- _WHAT THE TASK REQUIRES_: Starting at the line that has "3179 Prairie Grass Dr - Photo 1" and stopping after the line that has "2026 Ford Escape Active®", switch "Green" to "Blue" and write those lines out again, otherwise unchanged and without the pictures.

*** SOURCE INFORMATION Section Begins ***

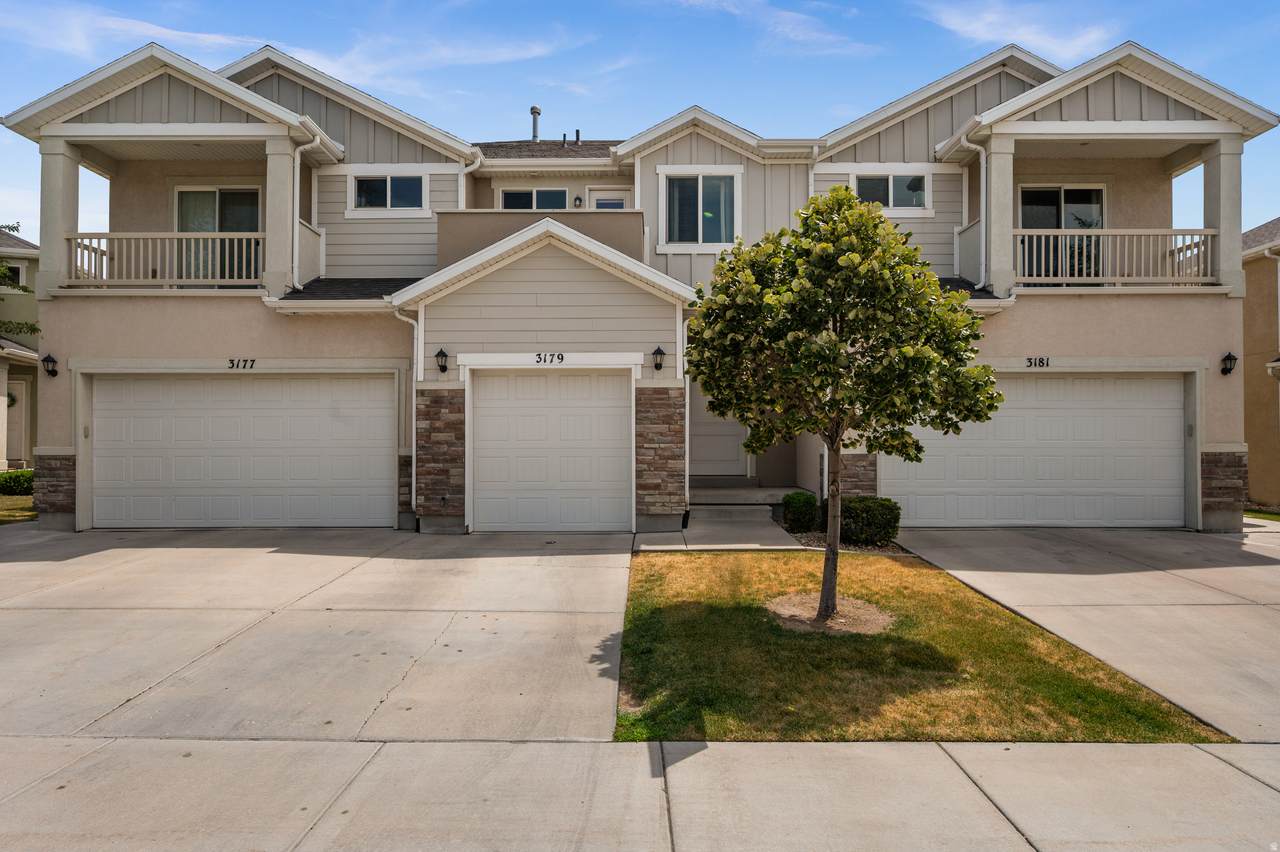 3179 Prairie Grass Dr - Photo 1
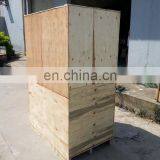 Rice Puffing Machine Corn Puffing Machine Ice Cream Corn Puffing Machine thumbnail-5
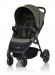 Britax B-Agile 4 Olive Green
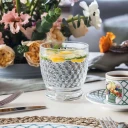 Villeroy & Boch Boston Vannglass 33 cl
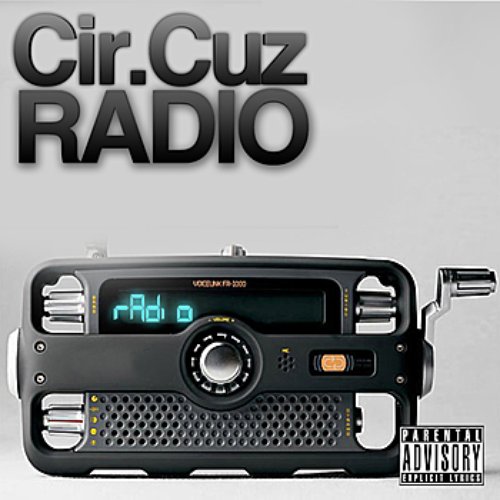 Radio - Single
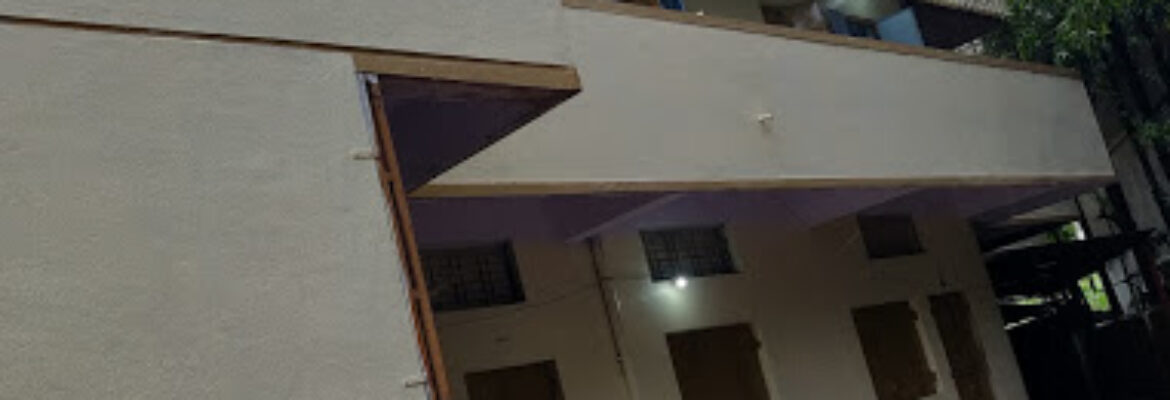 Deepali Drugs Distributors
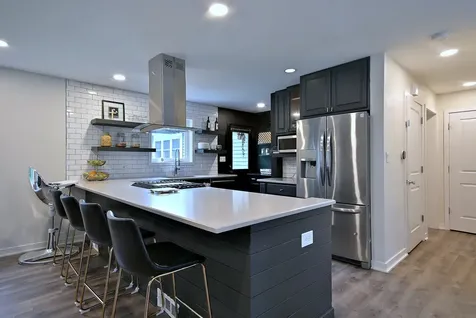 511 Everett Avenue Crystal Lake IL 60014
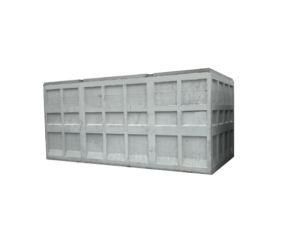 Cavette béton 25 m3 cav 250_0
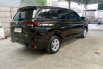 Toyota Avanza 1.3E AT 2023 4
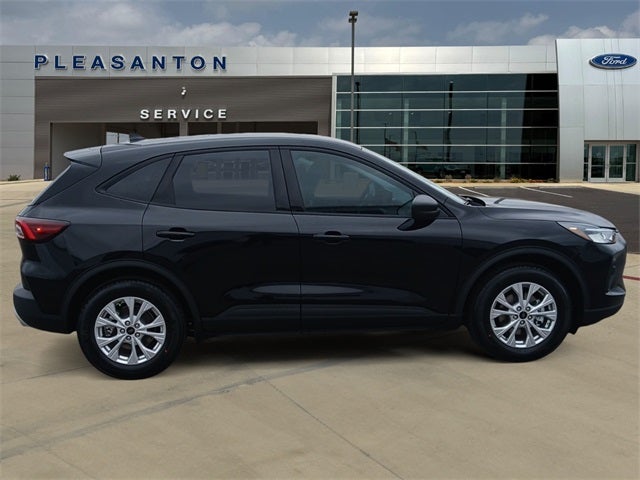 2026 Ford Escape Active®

*** SOURCE INFORMATION Section Ends ***
*** SOURCE INFORMATION Section Begins ***

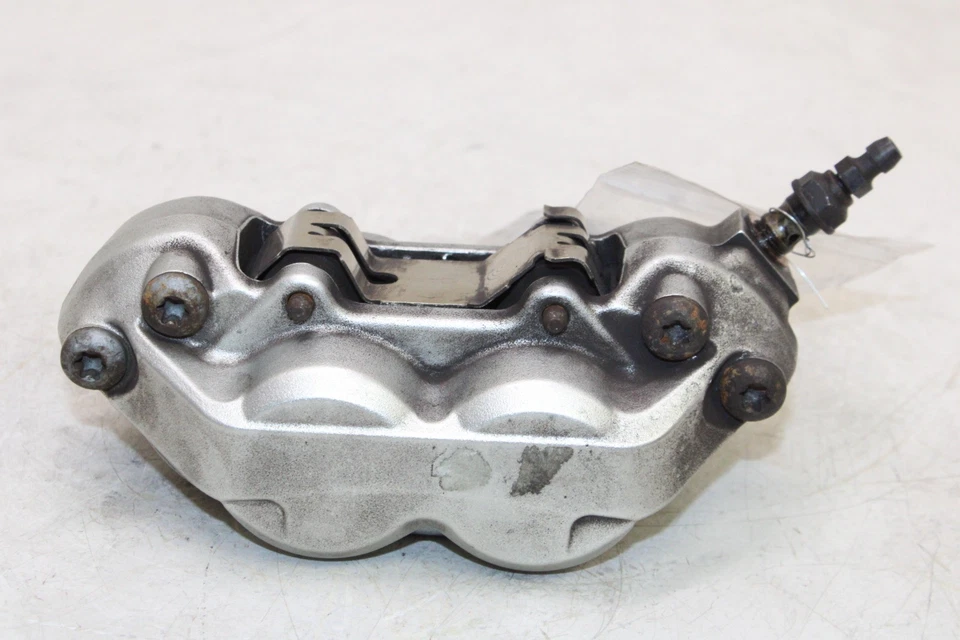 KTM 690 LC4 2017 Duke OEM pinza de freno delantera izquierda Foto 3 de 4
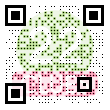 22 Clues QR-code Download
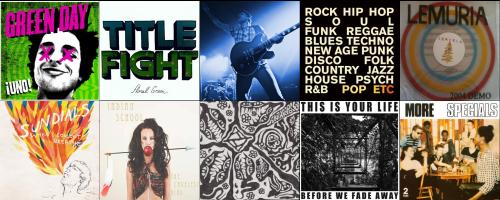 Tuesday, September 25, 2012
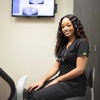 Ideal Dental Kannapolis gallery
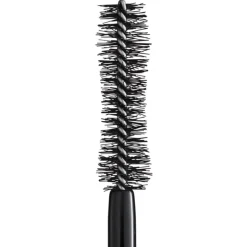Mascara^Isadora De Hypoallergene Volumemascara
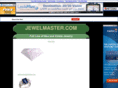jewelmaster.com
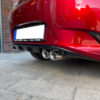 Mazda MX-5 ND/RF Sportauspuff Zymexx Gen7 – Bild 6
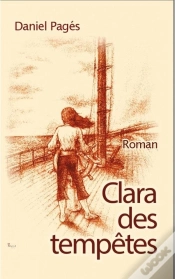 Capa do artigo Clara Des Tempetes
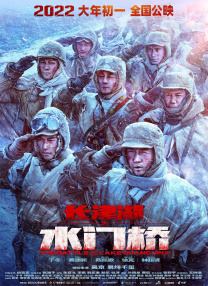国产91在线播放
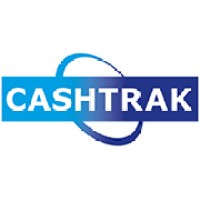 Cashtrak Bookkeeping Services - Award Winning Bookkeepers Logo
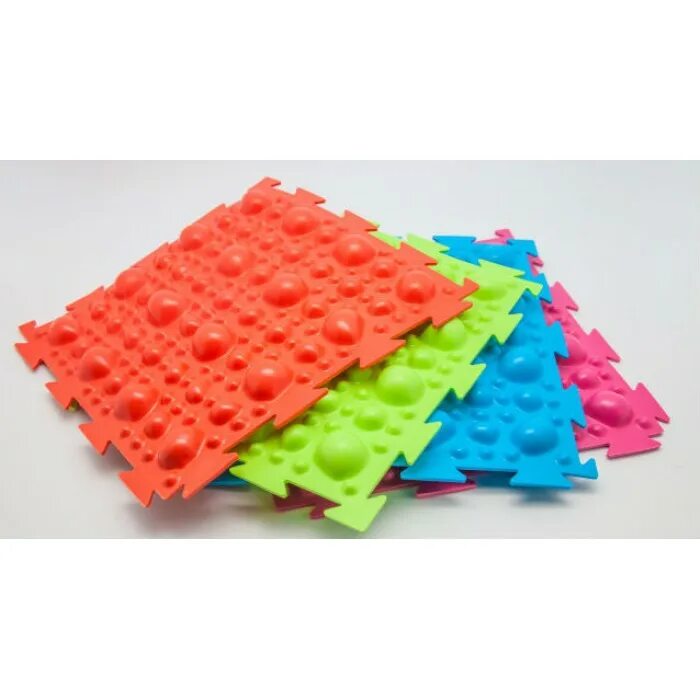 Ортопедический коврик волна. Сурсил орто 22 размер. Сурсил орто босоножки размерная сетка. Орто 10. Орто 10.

*** SOURCE INFORMATION Section Ends ***
*** SOURCE INFORMATION Section Begins ***

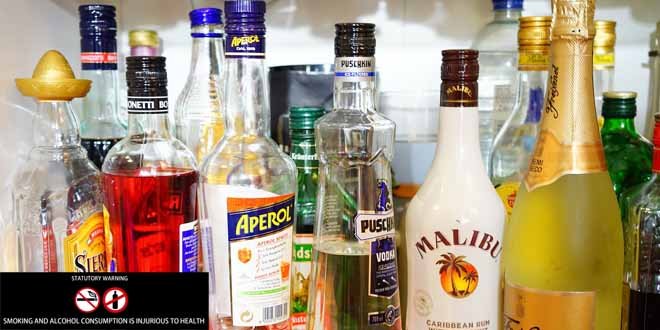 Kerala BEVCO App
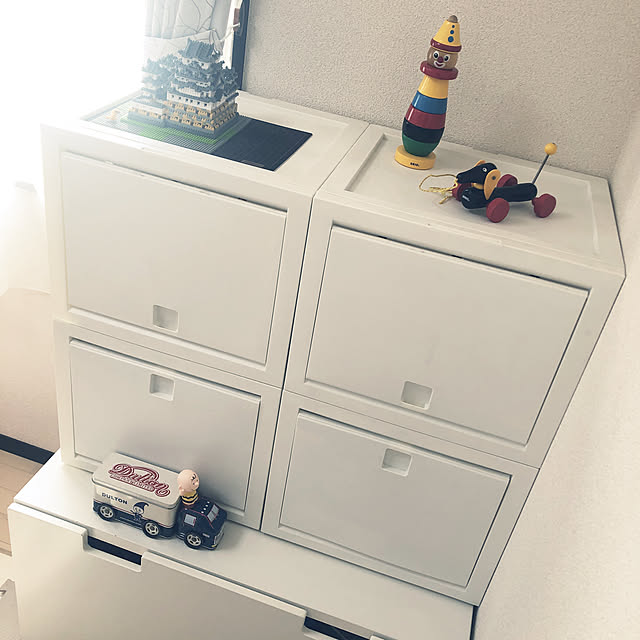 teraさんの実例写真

*** SOURCE INFORMATION Section Ends ***

- _SOLUTION FOR THIS EXERCISE_:
 3179 Prairie Grass Dr - Photo 1
 Rice Puffing Machine Corn Puffing Machine Ice Cream Corn Puffing Machine thumbnail-5
 Britax B-Agile 4 Olive Blue
 Villeroy & Boch Boston Vannglass 33 cl
 Radio - Single
 Deepali Drugs Distributors
 511 Everett Avenue Crystal Lake IL 60014
 Cavette béton 25 m3 cav 250_0
 Toyota Avanza 1.3E AT 2023 4
 2026 Ford Escape Active®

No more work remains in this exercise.